Le opportunità per le donne non devono essere concesse, vanno “scalate” giorno per giorno. Dobbiamo lasciare alle spalle quella “non cultura” che fa arretrare le donne per le violenze che subiscono, per la paga inferiore che percepiscono rispetto agli uomini occupati (per lo stesso lavoro e pari mansione), per le minori opportunità di lavoro offerte al sesso femminile.   
Non parte bene, a mio avviso, il W20 Rome Summit con questi propositi, il linguaggio già fa una differenza, induce a pensare a una condizione di subalternità tra uomo e donna.
La pandemia certo non ha aiutato. La maggior parte dei posti di lavoro persi nel 2020 riguarda proprio loro, a causa del lavoro di cura che principalmente svolgono, settore precario e poco pagato.

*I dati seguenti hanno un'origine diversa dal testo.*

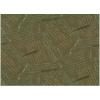 "Ткань для пэчворк (50x55см) 4518-809 ""Stof"" (Дания)"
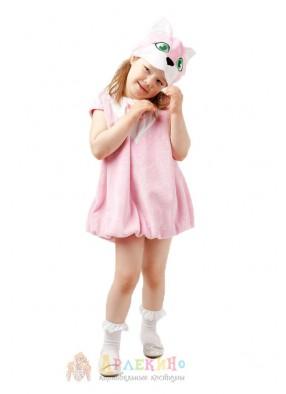Костюм розовой кошки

L’Italia, in questo contesto, è fanalino di coda dell’intera Europa. L’occasione poteva essere data dal Piano Nazionale di Ripresa e Resilienza (PNRR), ma non sarà così. Appena 4 miliardi verranno destinati al recupero del gender gap, su un ammontare di oltre 200 miliardi.
Fino a oggi il belpaese accreditava la storiella della mancanza di soldi, una bugia caduta sotto i colpi di una malapolitica, che non vuole recuperare ed emancipare la metà degli italiani. I soldi ci sono, è la volontà che manca.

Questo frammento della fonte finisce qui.